Transcribe word for word the part of the passage on entering the tech industry starting at "Eventually I jumped" and ending at "career in particular.".

# Passage provided:
================================

There are plenty of routes for breaking into the tech industry, but my journey is a little simpler: I bumbled into tech. Still, my bumbling has some common themes, and it is an entertaining story which I think demonstrates above all else that there is no cookie-cutter approach to success. In fact, I strongly believe that it is the people who spurn traditional wisdom and embrace the risk of striking out into the unknown who have the greatest potential to shape the future.

What we want can change, and that’s ok

My childhood was idyllic, long afternoons playing in cornfields and practicing classical piano. Homeschooled, the oldest of six children, I was trained to be a wife and a mother and, above all, to follow the safe path laid out by the Church. For some, this works just fine. Not for me. I spent years after high school teaching piano to a sizable studio, writing four novels that didn’t deserve publication, and agonizing over the tension between my duty (as I perceived it then) and what I really wanted to do, which was travel the world by myself and get a Phd. in something, anything, but probably music or English.

Eventually I jumped careers and locations, winning a coffeehouse management job and earning a degree in English at a community college. I began to come to terms with the emotional baggage I carried from my religious background and… I fell in love with a red-bearded barista in North Kansas City. Got married. Had a blue-eyed daughter. Ended up back at my parent’s home, hammered with postpartum depression, living in their guest house, and completely confused about life in general and the far-off concept of a career in particular.

================================

# Data extract:
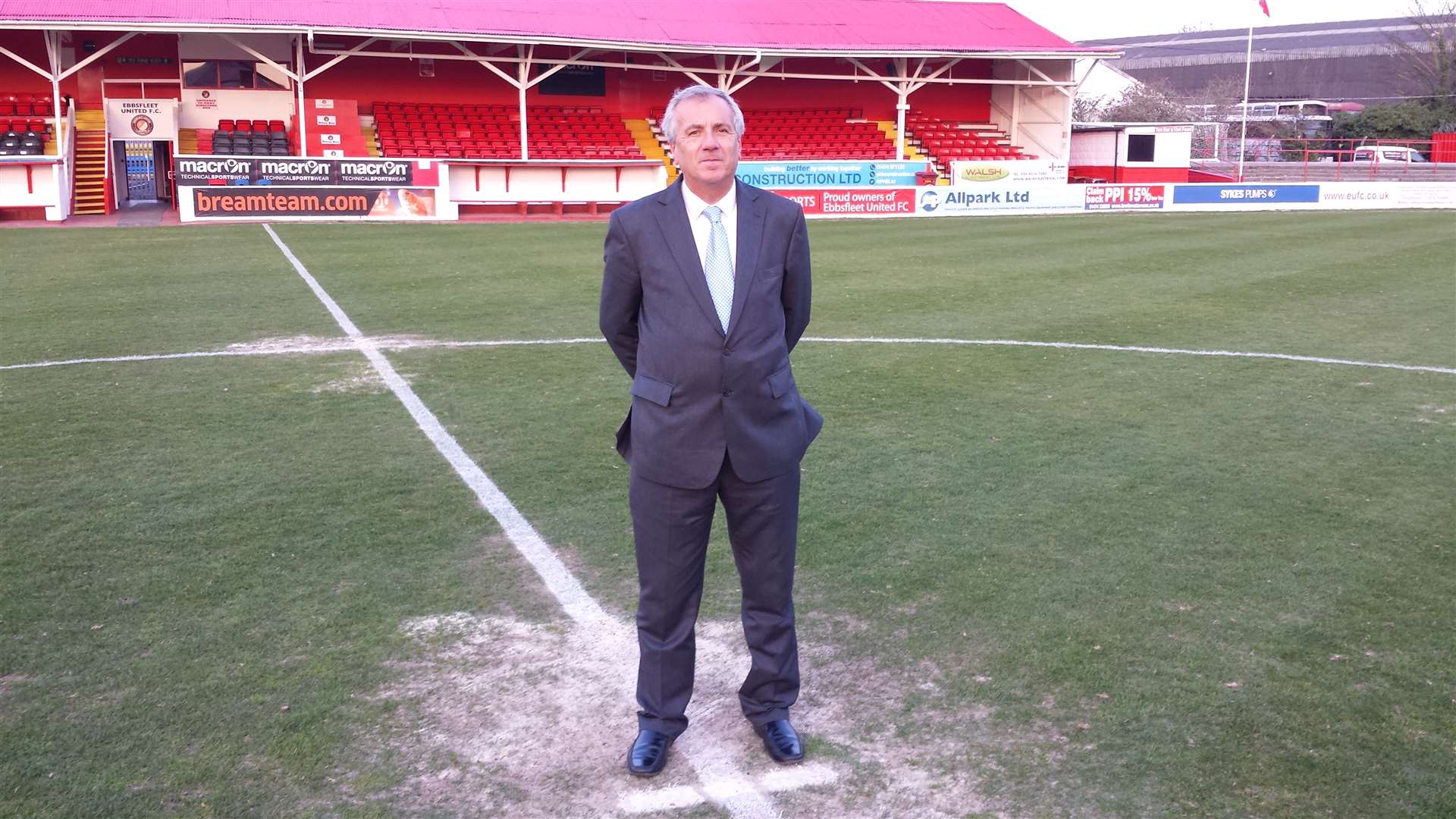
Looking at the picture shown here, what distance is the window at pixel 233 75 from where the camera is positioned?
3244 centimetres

================================

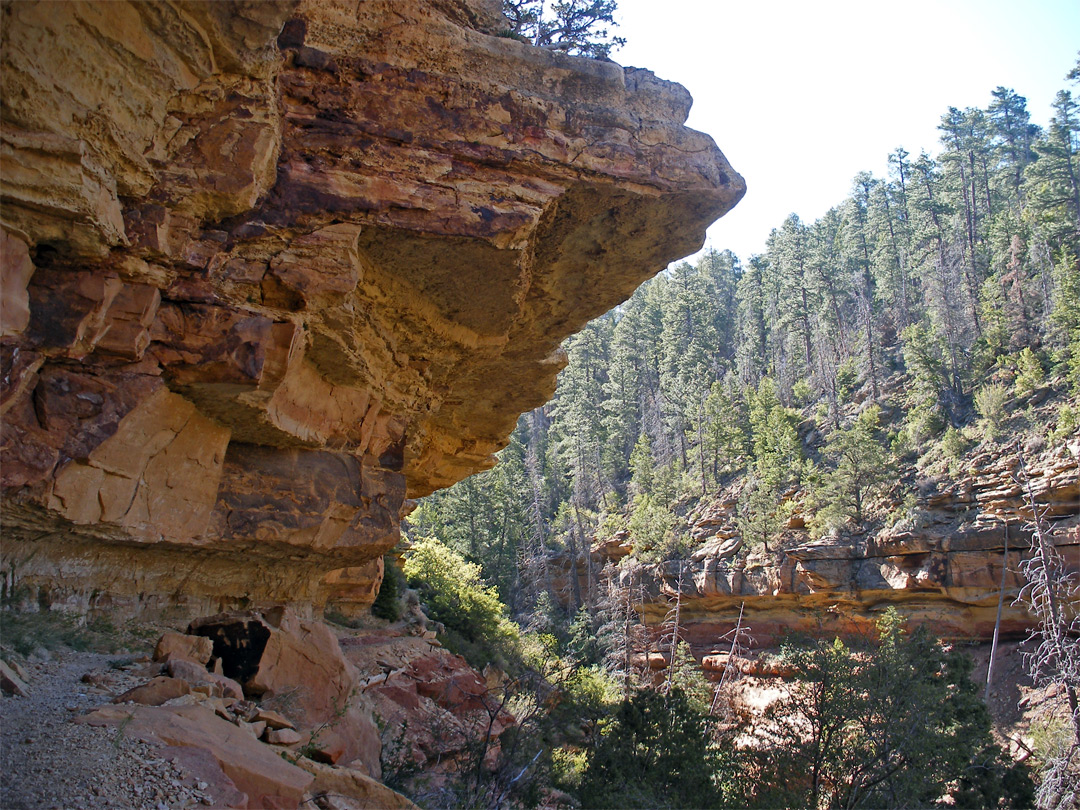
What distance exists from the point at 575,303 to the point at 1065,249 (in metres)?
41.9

================================

# Exercise output:
Eventually I jumped careers and locations, winning a coffeehouse management job and earning a degree in English at a community college. I began to come to terms with the emotional baggage I carried from my religious background and… I fell in love with a red-bearded barista in North Kansas City. Got married. Had a blue-eyed daughter. Ended up back at my parent’s home, hammered with postpartum depression, living in their guest house, and completely confused about life in general and the far-off concept of a career in particular.